Korban tewas akibat insiden ledakan hebat di Satuan Pelayanan Pemenuhan Gizi (SPPG) Mojokerto Puri Medali kembali bertambah. Piter Fernando (36), teknisi gas elpiji dari PT Energi Alam Utama asal Porong, Sidoarjo, dilaporkan meninggal dunia saat menjalani perawatan medis intensif di RSUD dr. Iskak Tulungagung.
Tambahan ini membuat total korban jiwa dalam tragedi ledakan di dapur umum penyuplai Makan Bergizi Gratis (MBG) tersebut menjadi dua orang. Kedua korban tewas merupakan teknisi gas dari perusahaan rekanan yang sama.
Kuasa hukum SPPG Mojokerto Puri Medali, Moch Gati, mengonfirmasi kabar duka tersebut.
“Saat mendampingi proses hukum, saya baru mendapat informasi bahwa Pak Piter telah meninggal dunia. Dengan demikian, total korban jiwa akibat ledakan ini menjadi dua orang,” ujar Gati saat dikonfirmasi, Rabu (2/9/2026).

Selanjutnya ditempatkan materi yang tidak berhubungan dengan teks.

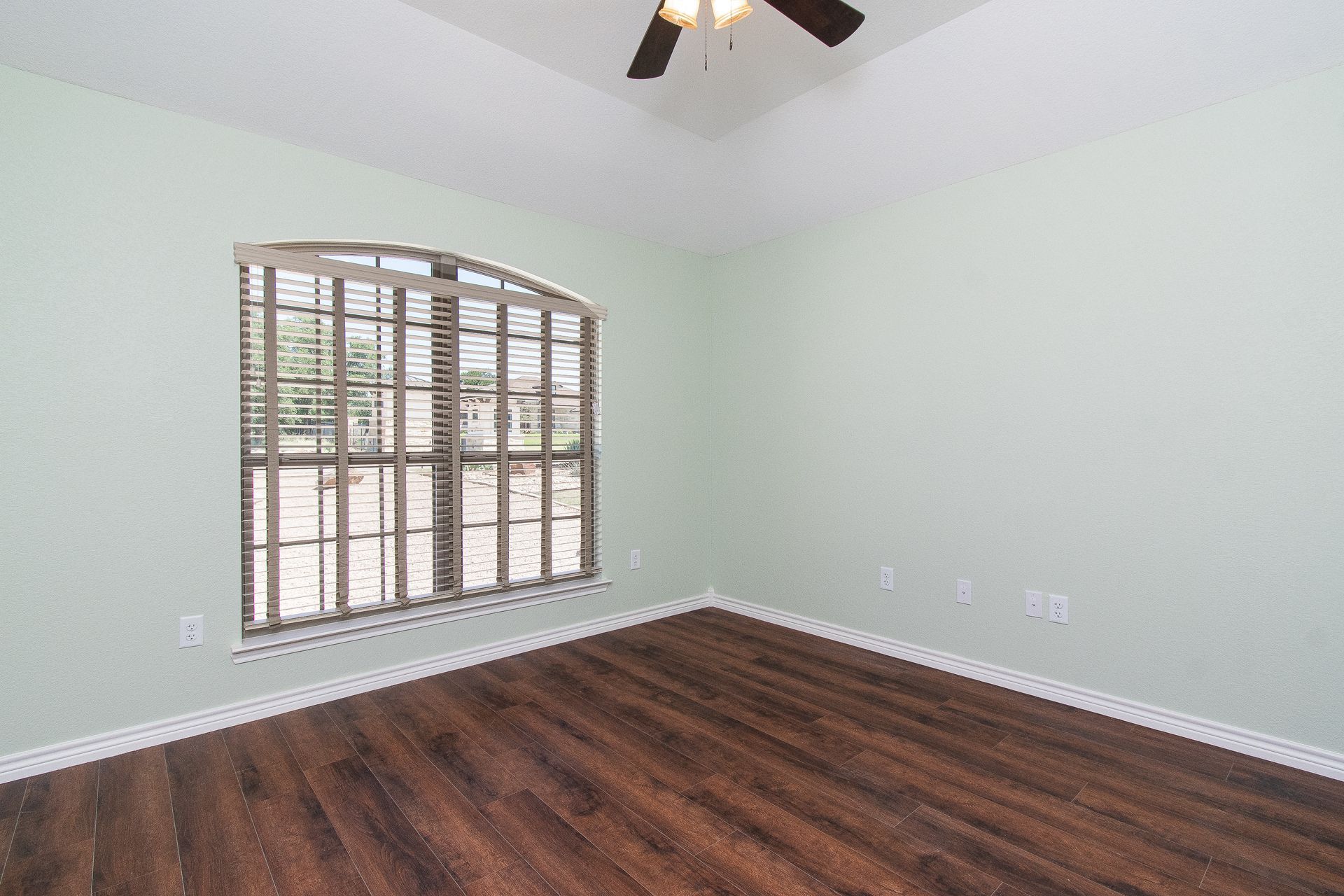 An empty room with hardwood floors and a ceiling fan.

Kronologi Perawatan dan Deretan Korban
Ledakan yang terjadi pada Kamis (13/8/2026) sekitar pukul 21.00 WIB itu melukai tiga orang teknisi PT Energi Alam Utama yang tengah menangani instalasi elpiji di lokasi.
Berikut kondisi dan nasib ketiga teknisi tersebut:
-
Edi Suyanto (55): Pemilik PT Energi Alam Utama yang menderita luka bakar hingga 90 persen. Ia menghembuskan napas terakhir di RSUD dr. Soetomo, Surabaya, pada Kamis (20/8/2026).
-
Piter Fernando (36): Mengalami luka bakar 63 persen. Sempat dirawat di RSI Sakinah Sooko sebelum dirujuk ke RSUD dr. Iskak Tulungagung pada 14 Agustus 2026. Humas RSUD dr. Iskak, Nurul Candra, membenarkan Piter meninggal dunia pada 22 Agustus 2026.
-
Kwin Lan (48): Mengalami luka bakar 45 persen dan masih mendapat perawatan medis.
Selain tiga teknisi tersebut, dua relawan SPPG juga dilaporkan mengalami luka di bagian kepala akibat tertimpa reruntuhan plafon.
Ledakan Dahsyat Robohkan Bangunan Dapur MBG
Daya ledak dari kebocoran gas tersebut meluluhlantakkan struktur bangunan SPPG Mojokerto Puri Medali yang berlokasi di Desa Medali, Kecamatan Puri. Atap di empat ruangan utama—meliputi ruang pemorsian, ruang omprengan, kantor, serta ruang rapat—rubuh seketika.
Ledakan kemudian memicu kobaran api besar yang membakar area atas bangunan. Dua unit mobil pemadam kebakaran (PMK) dikerahkan ke lokasi hingga si jago merah berhasil dijinakkan pada pukul 22.30 WIB.
Sebagai informasi, dapur umum milik Yayasan Anak Cerdas Berkualitas Group ini memproduksi sekitar 3.700 porsi makanan MBG per hari. Pasca-tragedi ledakan tersebut, operasional dapur dihentikan sementara dan alokasi penyediaan makanan dialihkan ke SPPG lain di wilayah sekitarnya.